"I don't want to see her at all, for she torments me, so let the pair of them walk their road until they come to a ditch that is full of thorns and is fit for them to die in."

"I think," said Caeltia, "that the reason you don't want to see her is because you want to see her too much."

"It's so," growled Mac Cann, "and it's so too that you are a prying kind of a man and that your mouth is never at rest, so we'll go on now to the woman yonder, and let you talk to her with your tongue and your nimble questions."

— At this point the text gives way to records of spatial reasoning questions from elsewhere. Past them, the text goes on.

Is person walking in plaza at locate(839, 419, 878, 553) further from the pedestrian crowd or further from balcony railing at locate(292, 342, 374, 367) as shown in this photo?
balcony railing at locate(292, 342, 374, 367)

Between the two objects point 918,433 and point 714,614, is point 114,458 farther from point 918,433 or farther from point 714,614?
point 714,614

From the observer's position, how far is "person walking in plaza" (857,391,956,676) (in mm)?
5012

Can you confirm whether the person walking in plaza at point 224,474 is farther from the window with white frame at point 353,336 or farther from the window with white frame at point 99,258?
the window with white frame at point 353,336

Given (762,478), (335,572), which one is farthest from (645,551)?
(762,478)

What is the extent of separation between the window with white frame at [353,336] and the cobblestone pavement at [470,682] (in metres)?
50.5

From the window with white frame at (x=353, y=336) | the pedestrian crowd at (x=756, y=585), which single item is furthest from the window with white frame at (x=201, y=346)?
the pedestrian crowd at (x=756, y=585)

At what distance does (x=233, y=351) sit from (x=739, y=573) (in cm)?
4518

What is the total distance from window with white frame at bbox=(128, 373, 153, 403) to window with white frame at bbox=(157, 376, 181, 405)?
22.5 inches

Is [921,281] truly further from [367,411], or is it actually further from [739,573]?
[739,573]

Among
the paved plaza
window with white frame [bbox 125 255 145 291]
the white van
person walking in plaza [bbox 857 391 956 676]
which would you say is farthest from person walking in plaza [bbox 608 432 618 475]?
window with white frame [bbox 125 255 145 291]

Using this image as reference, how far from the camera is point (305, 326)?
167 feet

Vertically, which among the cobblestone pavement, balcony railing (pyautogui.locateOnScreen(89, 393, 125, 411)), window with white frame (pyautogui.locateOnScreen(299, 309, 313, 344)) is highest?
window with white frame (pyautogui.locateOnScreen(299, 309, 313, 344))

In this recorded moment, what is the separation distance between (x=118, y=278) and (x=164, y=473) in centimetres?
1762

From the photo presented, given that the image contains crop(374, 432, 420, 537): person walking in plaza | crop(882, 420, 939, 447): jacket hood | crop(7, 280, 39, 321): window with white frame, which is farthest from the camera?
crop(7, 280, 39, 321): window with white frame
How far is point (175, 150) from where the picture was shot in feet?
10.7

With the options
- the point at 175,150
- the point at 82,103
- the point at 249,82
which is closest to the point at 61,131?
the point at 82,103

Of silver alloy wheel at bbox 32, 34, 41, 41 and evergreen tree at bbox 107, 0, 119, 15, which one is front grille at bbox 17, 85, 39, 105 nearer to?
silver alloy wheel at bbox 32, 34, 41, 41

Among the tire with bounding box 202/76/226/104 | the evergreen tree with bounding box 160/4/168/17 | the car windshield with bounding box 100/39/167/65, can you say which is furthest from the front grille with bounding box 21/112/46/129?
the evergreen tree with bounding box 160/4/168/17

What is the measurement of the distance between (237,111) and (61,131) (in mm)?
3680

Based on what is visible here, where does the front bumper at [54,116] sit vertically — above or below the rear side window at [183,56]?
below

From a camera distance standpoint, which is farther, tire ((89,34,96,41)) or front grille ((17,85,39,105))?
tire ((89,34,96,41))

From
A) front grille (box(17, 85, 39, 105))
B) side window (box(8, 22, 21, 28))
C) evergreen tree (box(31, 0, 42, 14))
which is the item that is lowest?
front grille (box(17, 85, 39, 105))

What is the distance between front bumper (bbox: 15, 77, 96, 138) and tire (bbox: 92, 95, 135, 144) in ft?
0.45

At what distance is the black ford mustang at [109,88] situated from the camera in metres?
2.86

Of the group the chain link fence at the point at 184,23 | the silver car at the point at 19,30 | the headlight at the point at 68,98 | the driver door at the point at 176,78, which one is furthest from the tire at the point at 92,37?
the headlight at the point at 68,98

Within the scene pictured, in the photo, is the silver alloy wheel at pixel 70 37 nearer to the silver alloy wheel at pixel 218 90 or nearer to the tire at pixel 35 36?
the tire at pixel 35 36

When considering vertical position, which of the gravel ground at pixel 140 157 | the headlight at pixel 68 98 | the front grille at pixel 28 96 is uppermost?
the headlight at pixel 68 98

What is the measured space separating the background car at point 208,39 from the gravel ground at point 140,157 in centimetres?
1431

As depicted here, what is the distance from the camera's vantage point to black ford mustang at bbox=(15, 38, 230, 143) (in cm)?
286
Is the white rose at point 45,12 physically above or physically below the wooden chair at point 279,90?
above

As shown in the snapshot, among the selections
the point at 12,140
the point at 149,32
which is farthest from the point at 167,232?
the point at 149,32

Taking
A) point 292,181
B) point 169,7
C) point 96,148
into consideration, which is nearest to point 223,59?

Thereupon he rushed forward and kicked the ass so suddenly in the belly that it leaped straight off the ground and began to run before its legs touched earth again.

When they had taken a few dozen steps Mac Cann began to roar furiously:

"What way are you, Eileen Ni Cooley? What sort of a man is it that's walking beside yourself?"

And he continued roaring questions such as that until they drew on the people.

The folk stopped at his shouts.

The woman was big and thin and she had red hair. Her face was freckled all over so that one could only see her delicate complexion in little spots, and at the first glance the resemblance between herself and Finaun was extraordinary. In the sweep of the brow, the set of the cheek-bones, a regard of the eyes, that resemblance was seen, and then the look vanished in a poise of the head and came again in another one.

At the moment her blue eyes seemed the angriest that ever were in a woman's head. She stood leaning on a thick ash-plant and watched the advancing company, but she did not utter a word to them.